Acting Secretary of Defense Christopher Miller told the head of the National Security Agency to install a Trump loyalist as the top lawyer at the agency, The Washington Post reported.

Miller ordered that Michael Ellis be appointed as general counsel by 6 pm on Saturday, but NSA Director Gen. Paul Nakasone did not follow that order as of the deadline, according to CNN

The Post reported Ellis was tapped for the job back in November by Pentagon General Counsel Paul C. Ney Jr., but he still hasn’t taken the position and has to finish administrative procedures.

His selection came a shortly after Biden was projected to win the presidential election. Around the same time, nearly a dozen senior government officials were fired, forced to resign, or resigned in protest, including a political purge at the Defense Department by President Donald Trump.

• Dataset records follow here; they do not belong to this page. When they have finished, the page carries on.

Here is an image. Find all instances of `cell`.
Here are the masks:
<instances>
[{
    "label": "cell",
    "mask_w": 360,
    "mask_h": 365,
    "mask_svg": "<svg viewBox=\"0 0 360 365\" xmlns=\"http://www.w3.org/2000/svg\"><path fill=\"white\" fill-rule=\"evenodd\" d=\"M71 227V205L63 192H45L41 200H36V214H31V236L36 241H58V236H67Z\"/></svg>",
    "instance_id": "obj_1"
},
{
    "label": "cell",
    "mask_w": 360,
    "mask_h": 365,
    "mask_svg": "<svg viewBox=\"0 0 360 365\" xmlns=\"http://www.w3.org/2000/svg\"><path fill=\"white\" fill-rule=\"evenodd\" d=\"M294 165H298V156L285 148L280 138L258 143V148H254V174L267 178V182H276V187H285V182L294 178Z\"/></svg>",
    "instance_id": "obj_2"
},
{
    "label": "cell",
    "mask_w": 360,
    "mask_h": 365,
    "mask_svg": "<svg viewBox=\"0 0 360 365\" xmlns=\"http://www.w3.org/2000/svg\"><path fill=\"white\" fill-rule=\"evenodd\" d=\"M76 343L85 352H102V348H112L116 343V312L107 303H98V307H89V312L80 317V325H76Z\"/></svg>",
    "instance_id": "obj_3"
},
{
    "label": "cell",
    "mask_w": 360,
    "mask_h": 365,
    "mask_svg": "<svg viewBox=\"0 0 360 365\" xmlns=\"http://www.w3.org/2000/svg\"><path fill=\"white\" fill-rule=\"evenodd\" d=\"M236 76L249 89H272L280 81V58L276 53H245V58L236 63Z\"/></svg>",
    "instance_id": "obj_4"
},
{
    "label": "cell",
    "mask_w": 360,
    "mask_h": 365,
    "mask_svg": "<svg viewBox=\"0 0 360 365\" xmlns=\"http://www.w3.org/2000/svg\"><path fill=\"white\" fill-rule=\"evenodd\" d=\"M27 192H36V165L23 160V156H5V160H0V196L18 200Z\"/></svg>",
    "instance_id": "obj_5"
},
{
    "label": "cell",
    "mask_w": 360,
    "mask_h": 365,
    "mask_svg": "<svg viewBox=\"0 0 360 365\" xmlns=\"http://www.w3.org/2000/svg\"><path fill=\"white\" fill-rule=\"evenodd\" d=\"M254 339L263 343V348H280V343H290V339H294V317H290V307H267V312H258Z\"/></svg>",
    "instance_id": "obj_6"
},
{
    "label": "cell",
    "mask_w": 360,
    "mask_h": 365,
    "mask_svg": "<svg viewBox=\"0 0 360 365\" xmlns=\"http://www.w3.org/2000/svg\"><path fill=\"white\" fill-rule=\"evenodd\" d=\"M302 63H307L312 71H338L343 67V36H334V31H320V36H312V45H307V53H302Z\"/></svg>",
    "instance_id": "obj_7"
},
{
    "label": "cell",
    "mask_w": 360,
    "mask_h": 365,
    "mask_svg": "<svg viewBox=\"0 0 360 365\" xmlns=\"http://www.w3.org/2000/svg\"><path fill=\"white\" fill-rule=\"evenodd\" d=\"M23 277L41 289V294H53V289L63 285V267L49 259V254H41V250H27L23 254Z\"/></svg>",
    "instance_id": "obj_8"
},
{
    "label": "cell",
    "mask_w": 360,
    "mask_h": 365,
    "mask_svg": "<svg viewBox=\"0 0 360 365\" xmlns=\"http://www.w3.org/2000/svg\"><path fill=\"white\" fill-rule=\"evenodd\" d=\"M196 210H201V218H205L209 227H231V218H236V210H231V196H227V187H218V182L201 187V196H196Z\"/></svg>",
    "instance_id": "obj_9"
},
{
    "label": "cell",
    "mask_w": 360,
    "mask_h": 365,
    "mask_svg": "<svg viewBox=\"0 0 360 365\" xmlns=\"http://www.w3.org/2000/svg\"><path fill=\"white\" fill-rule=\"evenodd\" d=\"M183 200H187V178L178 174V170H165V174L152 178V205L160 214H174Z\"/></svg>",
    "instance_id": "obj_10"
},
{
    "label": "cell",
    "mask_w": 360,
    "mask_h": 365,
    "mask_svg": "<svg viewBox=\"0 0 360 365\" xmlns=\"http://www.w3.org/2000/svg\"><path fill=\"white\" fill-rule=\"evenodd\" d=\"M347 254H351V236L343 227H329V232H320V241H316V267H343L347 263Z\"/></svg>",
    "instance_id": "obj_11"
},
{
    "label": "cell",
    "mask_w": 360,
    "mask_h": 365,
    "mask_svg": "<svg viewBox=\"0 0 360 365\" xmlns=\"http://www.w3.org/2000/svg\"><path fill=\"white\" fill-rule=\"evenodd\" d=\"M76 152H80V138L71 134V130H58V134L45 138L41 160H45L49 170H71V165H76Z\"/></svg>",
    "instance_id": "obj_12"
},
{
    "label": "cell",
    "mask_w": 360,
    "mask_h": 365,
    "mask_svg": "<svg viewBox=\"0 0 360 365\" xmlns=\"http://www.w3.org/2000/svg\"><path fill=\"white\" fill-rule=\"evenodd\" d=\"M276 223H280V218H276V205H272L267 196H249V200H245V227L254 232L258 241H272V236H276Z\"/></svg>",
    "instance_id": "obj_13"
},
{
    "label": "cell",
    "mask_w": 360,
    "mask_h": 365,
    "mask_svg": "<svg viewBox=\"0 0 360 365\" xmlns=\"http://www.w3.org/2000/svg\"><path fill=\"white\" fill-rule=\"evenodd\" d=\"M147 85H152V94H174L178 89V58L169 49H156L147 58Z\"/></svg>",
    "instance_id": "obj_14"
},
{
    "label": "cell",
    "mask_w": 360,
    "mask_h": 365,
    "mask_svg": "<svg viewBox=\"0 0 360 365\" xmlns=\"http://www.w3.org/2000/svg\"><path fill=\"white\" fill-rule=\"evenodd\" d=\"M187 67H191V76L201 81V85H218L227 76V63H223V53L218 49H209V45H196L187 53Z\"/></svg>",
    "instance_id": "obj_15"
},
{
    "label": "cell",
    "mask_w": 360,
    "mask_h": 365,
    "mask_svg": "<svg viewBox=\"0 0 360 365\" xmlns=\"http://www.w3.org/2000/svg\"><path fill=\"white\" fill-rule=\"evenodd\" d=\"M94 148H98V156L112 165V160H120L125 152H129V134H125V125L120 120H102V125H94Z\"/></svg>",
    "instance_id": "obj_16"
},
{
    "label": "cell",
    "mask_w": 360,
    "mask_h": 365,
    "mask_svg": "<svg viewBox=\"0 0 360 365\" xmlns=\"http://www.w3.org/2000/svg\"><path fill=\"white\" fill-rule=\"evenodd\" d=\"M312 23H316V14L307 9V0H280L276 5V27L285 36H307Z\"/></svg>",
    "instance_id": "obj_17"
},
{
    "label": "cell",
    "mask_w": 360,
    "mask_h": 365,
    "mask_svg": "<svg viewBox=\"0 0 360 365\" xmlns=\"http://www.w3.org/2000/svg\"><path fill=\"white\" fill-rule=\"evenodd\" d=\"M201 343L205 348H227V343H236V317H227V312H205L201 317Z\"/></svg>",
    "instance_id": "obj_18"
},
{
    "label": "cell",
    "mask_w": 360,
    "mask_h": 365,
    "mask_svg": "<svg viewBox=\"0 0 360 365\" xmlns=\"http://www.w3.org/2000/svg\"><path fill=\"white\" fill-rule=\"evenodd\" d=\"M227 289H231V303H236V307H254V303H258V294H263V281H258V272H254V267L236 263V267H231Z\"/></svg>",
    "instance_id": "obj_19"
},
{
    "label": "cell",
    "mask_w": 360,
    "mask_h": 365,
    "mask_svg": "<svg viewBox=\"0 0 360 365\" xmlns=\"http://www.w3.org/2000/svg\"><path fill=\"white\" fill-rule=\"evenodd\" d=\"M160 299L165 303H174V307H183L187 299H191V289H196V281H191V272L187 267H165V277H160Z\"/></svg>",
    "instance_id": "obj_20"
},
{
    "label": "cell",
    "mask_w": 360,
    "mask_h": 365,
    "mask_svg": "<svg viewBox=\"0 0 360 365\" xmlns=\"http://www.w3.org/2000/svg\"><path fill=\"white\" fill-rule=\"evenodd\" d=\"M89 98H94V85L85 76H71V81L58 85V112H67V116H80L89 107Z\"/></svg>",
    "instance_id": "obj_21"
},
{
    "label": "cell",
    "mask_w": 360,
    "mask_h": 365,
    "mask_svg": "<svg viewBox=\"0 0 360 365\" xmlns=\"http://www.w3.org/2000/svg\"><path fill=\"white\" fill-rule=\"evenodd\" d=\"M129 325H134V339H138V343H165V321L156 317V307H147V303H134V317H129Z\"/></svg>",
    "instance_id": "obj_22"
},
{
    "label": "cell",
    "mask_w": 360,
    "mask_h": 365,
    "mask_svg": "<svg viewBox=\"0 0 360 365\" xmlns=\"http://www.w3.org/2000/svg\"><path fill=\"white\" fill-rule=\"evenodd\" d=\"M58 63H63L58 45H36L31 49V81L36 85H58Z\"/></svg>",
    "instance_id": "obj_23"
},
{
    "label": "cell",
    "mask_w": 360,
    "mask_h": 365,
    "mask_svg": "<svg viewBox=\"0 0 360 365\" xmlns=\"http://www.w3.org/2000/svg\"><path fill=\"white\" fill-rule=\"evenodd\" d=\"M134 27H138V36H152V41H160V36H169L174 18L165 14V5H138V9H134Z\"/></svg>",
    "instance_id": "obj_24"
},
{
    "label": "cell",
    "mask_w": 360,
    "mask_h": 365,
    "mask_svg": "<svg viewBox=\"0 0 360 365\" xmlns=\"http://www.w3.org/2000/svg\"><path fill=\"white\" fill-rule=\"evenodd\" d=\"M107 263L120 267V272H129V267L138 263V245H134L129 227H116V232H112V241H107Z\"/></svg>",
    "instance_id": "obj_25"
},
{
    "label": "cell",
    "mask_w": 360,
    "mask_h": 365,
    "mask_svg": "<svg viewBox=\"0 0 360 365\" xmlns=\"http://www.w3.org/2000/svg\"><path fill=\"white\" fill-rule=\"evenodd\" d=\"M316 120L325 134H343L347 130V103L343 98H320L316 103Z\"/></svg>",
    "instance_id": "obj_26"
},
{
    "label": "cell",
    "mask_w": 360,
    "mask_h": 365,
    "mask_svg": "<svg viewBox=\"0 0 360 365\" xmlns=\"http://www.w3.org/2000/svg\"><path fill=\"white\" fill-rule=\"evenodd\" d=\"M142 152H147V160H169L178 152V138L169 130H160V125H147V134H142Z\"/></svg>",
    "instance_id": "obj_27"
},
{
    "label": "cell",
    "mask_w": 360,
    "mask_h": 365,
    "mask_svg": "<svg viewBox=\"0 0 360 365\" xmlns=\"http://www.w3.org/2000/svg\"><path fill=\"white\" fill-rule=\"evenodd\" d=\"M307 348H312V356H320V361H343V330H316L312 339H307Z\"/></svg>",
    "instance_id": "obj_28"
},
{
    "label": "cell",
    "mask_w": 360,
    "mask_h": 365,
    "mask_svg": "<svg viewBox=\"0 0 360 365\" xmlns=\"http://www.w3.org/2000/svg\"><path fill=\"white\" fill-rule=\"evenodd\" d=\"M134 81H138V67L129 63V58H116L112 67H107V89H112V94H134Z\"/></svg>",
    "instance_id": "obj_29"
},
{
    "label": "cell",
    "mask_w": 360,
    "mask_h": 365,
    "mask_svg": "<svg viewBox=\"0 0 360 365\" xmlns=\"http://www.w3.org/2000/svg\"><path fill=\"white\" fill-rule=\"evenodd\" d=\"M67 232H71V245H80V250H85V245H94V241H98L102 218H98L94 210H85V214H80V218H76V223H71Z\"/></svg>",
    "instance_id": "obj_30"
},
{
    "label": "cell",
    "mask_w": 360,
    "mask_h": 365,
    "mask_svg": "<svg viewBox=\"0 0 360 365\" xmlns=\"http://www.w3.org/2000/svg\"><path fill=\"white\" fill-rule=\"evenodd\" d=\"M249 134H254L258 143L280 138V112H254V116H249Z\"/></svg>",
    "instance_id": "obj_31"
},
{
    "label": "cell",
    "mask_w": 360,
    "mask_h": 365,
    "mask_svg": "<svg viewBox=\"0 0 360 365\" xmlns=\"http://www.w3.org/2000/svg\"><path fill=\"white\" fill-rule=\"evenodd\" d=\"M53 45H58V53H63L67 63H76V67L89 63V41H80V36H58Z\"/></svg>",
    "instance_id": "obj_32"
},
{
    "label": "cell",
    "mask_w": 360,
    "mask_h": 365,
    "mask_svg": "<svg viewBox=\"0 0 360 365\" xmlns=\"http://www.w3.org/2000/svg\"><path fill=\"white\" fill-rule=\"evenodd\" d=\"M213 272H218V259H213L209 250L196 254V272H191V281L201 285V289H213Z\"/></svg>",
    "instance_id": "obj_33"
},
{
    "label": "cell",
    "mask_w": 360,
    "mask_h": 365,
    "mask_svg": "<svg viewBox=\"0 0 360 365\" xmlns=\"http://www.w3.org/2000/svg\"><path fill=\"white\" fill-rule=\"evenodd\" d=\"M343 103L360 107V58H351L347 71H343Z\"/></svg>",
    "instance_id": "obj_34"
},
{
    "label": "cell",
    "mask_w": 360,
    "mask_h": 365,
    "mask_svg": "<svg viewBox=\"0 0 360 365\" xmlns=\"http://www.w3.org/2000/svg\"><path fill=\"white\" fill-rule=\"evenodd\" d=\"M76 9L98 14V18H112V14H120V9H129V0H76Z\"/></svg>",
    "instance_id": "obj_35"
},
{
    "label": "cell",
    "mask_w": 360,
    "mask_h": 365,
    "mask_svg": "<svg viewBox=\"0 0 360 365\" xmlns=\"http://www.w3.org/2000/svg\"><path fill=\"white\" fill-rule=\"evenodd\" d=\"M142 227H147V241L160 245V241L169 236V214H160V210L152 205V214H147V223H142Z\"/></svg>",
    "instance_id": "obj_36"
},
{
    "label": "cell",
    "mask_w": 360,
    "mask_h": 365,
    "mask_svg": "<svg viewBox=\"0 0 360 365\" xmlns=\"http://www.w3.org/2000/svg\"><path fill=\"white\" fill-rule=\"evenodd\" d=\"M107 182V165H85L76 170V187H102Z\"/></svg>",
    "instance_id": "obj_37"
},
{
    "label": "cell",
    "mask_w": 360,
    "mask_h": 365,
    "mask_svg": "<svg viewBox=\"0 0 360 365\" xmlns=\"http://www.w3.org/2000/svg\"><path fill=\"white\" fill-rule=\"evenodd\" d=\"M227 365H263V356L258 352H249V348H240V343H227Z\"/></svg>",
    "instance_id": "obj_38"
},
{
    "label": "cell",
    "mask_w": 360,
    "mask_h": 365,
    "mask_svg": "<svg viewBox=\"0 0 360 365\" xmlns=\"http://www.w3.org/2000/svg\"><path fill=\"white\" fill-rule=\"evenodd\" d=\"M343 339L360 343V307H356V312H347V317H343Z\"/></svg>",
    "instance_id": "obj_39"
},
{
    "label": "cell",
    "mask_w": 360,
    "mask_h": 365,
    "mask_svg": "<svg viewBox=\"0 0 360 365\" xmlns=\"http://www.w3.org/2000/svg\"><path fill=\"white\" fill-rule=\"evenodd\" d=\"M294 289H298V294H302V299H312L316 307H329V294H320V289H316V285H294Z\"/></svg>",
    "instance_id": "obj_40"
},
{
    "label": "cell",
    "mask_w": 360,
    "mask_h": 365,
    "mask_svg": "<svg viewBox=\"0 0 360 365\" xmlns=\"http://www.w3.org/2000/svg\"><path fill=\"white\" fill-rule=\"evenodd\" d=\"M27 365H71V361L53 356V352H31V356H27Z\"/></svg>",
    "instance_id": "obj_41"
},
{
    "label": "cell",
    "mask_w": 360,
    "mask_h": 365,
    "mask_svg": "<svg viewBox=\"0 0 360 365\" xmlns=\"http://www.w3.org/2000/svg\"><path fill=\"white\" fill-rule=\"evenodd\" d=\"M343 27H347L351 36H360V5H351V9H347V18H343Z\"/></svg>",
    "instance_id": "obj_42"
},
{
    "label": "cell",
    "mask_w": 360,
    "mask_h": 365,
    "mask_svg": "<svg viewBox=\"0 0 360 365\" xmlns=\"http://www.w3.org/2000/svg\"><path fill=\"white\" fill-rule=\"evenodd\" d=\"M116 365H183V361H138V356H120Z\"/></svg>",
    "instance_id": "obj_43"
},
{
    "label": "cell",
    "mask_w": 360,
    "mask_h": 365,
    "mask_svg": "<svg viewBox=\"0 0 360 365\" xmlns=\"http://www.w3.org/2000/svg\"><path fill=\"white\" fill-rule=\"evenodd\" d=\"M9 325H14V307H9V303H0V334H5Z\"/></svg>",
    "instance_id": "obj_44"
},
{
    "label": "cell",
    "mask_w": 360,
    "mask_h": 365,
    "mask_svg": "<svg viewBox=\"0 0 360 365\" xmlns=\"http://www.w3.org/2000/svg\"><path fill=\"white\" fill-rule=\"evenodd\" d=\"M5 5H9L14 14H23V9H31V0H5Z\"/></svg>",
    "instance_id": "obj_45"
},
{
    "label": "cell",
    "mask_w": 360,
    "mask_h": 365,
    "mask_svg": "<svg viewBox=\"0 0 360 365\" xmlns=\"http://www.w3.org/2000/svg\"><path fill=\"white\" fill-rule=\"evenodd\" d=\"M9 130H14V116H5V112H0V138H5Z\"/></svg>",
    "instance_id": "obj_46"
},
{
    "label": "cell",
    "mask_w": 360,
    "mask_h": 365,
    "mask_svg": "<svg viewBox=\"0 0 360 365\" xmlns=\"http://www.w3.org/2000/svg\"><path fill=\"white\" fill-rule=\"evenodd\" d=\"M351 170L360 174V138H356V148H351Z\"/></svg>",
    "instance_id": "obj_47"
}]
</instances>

Several sources told The Post that Nakasone was not in favor of Ellis’s selection to the role and wanted to delay his placement. 

The general counsel position at the NSA is not a political one but a civil servant role, which means it would be harder for the incoming Biden administration to fire him.

Sources told The Post that Nakasone and others are worried that the Trump administration is trying to plant political personnel in a civilian role, which could violate a long-standing policy.

National security legal experts were critical of the effort to install Ellis into the role just a few days before Trump leaves office.

In November, when Ellis’s nomination was first announced, Susan Hennessey, a former NSA attorney, said it “appears to be an attempt to improperly politicize an important career position.”

On Saturday, Hennessy said if Ellis is installed then Biden should remove him on the day he’s inaugurated. 

“At this point, no one should extend this selection process the benefit of the doubt. By all indications, the Trump admin is violating civil service rules and politicizing an apolitical role. If Ellis is installed tonight, Biden should remove him on Day One,” she said in a tweet.